# Given exercise
Transcribe all records exactly.

# Data provided
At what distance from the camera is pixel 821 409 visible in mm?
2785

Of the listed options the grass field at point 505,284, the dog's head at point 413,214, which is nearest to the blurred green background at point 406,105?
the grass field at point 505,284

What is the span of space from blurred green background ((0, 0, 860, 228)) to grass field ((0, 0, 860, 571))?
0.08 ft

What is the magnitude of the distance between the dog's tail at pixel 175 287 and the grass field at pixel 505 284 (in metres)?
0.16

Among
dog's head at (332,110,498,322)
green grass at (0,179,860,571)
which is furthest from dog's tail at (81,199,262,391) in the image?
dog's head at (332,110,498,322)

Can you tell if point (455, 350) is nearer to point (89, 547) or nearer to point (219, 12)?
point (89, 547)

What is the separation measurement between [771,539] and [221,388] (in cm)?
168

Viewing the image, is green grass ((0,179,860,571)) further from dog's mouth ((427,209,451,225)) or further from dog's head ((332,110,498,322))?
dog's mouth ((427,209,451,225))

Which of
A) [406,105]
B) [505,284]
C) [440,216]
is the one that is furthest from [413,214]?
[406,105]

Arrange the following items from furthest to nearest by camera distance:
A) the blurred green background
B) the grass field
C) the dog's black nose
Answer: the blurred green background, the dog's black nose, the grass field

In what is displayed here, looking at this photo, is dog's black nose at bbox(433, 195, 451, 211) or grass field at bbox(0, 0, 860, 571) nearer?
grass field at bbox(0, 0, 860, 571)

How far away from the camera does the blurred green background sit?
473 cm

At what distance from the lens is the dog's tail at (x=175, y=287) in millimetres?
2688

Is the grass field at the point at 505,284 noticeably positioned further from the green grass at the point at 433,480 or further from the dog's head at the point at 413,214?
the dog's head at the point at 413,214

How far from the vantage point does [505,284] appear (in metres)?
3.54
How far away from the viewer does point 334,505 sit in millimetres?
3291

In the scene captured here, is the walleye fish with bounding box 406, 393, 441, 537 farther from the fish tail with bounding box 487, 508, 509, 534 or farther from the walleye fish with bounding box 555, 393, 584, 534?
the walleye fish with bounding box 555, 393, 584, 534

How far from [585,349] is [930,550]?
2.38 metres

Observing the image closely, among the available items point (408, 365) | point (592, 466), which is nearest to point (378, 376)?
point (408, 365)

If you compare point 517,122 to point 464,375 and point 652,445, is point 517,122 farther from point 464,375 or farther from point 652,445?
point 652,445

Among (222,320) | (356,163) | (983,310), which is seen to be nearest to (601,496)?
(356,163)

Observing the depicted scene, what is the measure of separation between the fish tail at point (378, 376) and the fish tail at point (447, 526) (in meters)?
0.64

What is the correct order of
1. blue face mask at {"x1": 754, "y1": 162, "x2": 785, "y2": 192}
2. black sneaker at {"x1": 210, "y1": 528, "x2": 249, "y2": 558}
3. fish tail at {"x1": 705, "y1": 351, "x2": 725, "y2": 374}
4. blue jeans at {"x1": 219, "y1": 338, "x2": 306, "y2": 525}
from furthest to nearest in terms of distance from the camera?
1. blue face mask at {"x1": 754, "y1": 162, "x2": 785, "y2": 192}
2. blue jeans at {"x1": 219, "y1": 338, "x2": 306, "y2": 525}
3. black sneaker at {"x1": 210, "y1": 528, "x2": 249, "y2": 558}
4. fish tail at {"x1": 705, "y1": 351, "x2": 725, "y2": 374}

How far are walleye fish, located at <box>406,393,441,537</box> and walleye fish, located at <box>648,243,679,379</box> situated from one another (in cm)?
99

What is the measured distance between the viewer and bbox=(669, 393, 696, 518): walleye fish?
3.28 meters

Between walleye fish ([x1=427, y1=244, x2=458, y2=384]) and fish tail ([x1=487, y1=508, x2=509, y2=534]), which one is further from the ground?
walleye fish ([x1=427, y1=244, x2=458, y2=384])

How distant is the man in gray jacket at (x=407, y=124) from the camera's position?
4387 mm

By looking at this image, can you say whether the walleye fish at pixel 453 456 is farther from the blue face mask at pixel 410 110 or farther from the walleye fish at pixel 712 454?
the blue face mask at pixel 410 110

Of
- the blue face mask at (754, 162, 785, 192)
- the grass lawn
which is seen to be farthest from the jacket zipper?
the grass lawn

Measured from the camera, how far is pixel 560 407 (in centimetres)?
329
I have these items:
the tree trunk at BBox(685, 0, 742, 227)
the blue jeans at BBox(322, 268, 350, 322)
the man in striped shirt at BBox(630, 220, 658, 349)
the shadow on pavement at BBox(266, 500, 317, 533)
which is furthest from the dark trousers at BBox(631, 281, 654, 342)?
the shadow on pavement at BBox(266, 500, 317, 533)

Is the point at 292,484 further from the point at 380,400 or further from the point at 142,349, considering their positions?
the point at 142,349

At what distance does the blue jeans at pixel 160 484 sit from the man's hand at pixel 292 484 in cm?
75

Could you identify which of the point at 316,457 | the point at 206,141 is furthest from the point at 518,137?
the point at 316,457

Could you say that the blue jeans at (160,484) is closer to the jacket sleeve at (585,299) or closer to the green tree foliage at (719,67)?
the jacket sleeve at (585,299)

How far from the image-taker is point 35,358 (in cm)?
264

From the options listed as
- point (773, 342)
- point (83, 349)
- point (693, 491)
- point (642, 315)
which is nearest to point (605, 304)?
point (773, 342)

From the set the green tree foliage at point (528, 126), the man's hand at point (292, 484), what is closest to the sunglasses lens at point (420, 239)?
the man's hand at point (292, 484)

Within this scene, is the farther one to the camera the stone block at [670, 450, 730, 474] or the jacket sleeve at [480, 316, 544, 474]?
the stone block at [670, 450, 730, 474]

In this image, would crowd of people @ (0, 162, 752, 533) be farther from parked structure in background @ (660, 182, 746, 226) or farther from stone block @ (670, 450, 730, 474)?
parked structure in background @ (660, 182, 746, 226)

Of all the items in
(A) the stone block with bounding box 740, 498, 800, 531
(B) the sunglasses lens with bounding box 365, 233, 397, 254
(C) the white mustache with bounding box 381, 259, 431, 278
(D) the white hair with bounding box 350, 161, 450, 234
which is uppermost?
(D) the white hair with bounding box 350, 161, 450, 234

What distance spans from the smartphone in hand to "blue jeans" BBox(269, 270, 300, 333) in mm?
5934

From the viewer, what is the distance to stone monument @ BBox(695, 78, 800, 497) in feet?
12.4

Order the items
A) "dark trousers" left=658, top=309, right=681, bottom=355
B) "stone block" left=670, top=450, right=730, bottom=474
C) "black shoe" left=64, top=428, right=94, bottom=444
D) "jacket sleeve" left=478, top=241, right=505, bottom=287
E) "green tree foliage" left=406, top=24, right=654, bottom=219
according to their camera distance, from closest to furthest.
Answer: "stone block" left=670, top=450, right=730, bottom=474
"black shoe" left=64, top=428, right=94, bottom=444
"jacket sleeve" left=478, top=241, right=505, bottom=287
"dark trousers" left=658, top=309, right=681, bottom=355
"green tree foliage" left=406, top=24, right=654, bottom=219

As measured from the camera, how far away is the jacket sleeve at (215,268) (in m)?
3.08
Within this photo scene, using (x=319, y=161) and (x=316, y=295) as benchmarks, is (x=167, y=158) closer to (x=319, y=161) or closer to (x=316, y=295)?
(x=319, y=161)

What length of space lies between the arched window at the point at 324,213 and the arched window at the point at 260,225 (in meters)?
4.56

# Solution below
At what distance from the camera is pixel 821 409 visible in mm?
2785

Of the listed options the grass field at point 505,284, the dog's head at point 413,214, which is nearest to the blurred green background at point 406,105?
the grass field at point 505,284

What is the span of space from blurred green background ((0, 0, 860, 228)) to grass field ((0, 0, 860, 571))?
0.08 ft

What is the magnitude of the distance between the dog's tail at pixel 175 287 and the grass field at pixel 505 284 (in metres)?
0.16

Among
dog's head at (332,110,498,322)
green grass at (0,179,860,571)
which is furthest from dog's tail at (81,199,262,391) in the image?
dog's head at (332,110,498,322)

Can you tell if point (455, 350) is nearer to point (89, 547) or nearer to point (219, 12)?
point (89, 547)

What is the separation measurement between [771,539] and [221,388] (in cm)?
168

Viewing the image, is green grass ((0,179,860,571)) further from dog's mouth ((427,209,451,225)) or further from dog's head ((332,110,498,322))?
dog's mouth ((427,209,451,225))

Which of
A) [406,105]
B) [505,284]
C) [440,216]
is the one that is furthest from [413,214]?
[406,105]

Arrange the following items from furthest to nearest by camera distance:
A) the blurred green background
B) the grass field
C) the dog's black nose
Answer: the blurred green background, the dog's black nose, the grass field

In what is displayed here, looking at this photo, is dog's black nose at bbox(433, 195, 451, 211) or grass field at bbox(0, 0, 860, 571) nearer?
grass field at bbox(0, 0, 860, 571)

How far away from the camera does the blurred green background sit?
473 cm

At what distance from the lens is the dog's tail at (x=175, y=287) in millimetres?
2688

Is the grass field at the point at 505,284 noticeably positioned further from the green grass at the point at 433,480 or further from the dog's head at the point at 413,214?
the dog's head at the point at 413,214

How far from the vantage point does [505,284] appear (in metres)?
3.54
How far away from the viewer does point 334,505 sit in millimetres?
3291

In the scene captured here, is the walleye fish with bounding box 406, 393, 441, 537 farther from the fish tail with bounding box 487, 508, 509, 534 or farther from the walleye fish with bounding box 555, 393, 584, 534?
the walleye fish with bounding box 555, 393, 584, 534

How far from [585,349] is [930,550]?
2.38 metres

Observing the image closely, among the available items point (408, 365) | point (592, 466), which is nearest to point (378, 376)?
point (408, 365)

If you compare point 517,122 to point 464,375 and point 652,445, is point 517,122 farther from point 464,375 or farther from point 652,445?
point 652,445

Among (222,320) | (356,163) | (983,310), which is seen to be nearest to (601,496)?
(356,163)

Observing the depicted scene, what is the measure of separation between the fish tail at point (378, 376) and the fish tail at point (447, 526) (in meters)?
0.64

What is the correct order of
1. blue face mask at {"x1": 754, "y1": 162, "x2": 785, "y2": 192}
2. black sneaker at {"x1": 210, "y1": 528, "x2": 249, "y2": 558}
3. fish tail at {"x1": 705, "y1": 351, "x2": 725, "y2": 374}
4. blue jeans at {"x1": 219, "y1": 338, "x2": 306, "y2": 525}
from furthest to nearest in terms of distance from the camera?
1. blue face mask at {"x1": 754, "y1": 162, "x2": 785, "y2": 192}
2. blue jeans at {"x1": 219, "y1": 338, "x2": 306, "y2": 525}
3. black sneaker at {"x1": 210, "y1": 528, "x2": 249, "y2": 558}
4. fish tail at {"x1": 705, "y1": 351, "x2": 725, "y2": 374}

How far are walleye fish, located at <box>406,393,441,537</box> and walleye fish, located at <box>648,243,679,379</box> situated from one another (in cm)?
99

What is the measured distance between the viewer and bbox=(669, 393, 696, 518): walleye fish?
3.28 meters

Between walleye fish ([x1=427, y1=244, x2=458, y2=384]) and fish tail ([x1=487, y1=508, x2=509, y2=534]), which one is further from the ground?
walleye fish ([x1=427, y1=244, x2=458, y2=384])

How distant is the man in gray jacket at (x=407, y=124) from the camera's position?
4387 mm

By looking at this image, can you say whether the walleye fish at pixel 453 456 is farther from the blue face mask at pixel 410 110 or farther from the walleye fish at pixel 712 454?
the blue face mask at pixel 410 110

Of
- the blue face mask at (754, 162, 785, 192)
- the grass lawn
which is seen to be farthest from the jacket zipper?
the grass lawn

Measured from the camera, how far is pixel 560 407 (in centimetres)?
329
I have these items:
the tree trunk at BBox(685, 0, 742, 227)
the blue jeans at BBox(322, 268, 350, 322)
the man in striped shirt at BBox(630, 220, 658, 349)
the shadow on pavement at BBox(266, 500, 317, 533)
which is furthest from the dark trousers at BBox(631, 281, 654, 342)?
the shadow on pavement at BBox(266, 500, 317, 533)

Is the point at 292,484 further from the point at 380,400 or further from the point at 142,349, considering their positions?
the point at 142,349

At what distance does the blue jeans at pixel 160 484 sit from the man's hand at pixel 292 484 in cm?
75

Could you identify which of the point at 316,457 | the point at 206,141 is furthest from the point at 518,137?
the point at 316,457

Could you say that the blue jeans at (160,484) is closer to the jacket sleeve at (585,299) or closer to the green tree foliage at (719,67)?
the jacket sleeve at (585,299)

How far from the image-taker is point 35,358 (in cm)?
264

From the options listed as
- point (773, 342)
- point (83, 349)
- point (693, 491)
- point (642, 315)
which is nearest to point (605, 304)?
point (773, 342)

From the set the green tree foliage at point (528, 126), the man's hand at point (292, 484), what is closest to the sunglasses lens at point (420, 239)?
the man's hand at point (292, 484)

Within this scene, is the farther one to the camera the stone block at [670, 450, 730, 474] or the jacket sleeve at [480, 316, 544, 474]?
the stone block at [670, 450, 730, 474]

In this image, would crowd of people @ (0, 162, 752, 533) be farther from parked structure in background @ (660, 182, 746, 226) or farther from stone block @ (670, 450, 730, 474)?
parked structure in background @ (660, 182, 746, 226)

Of all the items in
(A) the stone block with bounding box 740, 498, 800, 531
(B) the sunglasses lens with bounding box 365, 233, 397, 254
(C) the white mustache with bounding box 381, 259, 431, 278
(D) the white hair with bounding box 350, 161, 450, 234
which is uppermost?
(D) the white hair with bounding box 350, 161, 450, 234

What distance spans from the smartphone in hand to "blue jeans" BBox(269, 270, 300, 333) in mm?
5934

From the viewer, what is the distance to stone monument @ BBox(695, 78, 800, 497) in feet?
12.4

Order the items
A) "dark trousers" left=658, top=309, right=681, bottom=355
B) "stone block" left=670, top=450, right=730, bottom=474
C) "black shoe" left=64, top=428, right=94, bottom=444
D) "jacket sleeve" left=478, top=241, right=505, bottom=287
E) "green tree foliage" left=406, top=24, right=654, bottom=219
according to their camera distance, from closest to furthest.
Answer: "stone block" left=670, top=450, right=730, bottom=474
"black shoe" left=64, top=428, right=94, bottom=444
"jacket sleeve" left=478, top=241, right=505, bottom=287
"dark trousers" left=658, top=309, right=681, bottom=355
"green tree foliage" left=406, top=24, right=654, bottom=219

As measured from the camera, how far away is the jacket sleeve at (215,268) (in m)?
3.08
Within this photo scene, using (x=319, y=161) and (x=316, y=295) as benchmarks, is (x=167, y=158) closer to (x=319, y=161) or closer to (x=316, y=295)?
(x=319, y=161)

What length of space lies between the arched window at the point at 324,213 and the arched window at the point at 260,225 (in meters)?
4.56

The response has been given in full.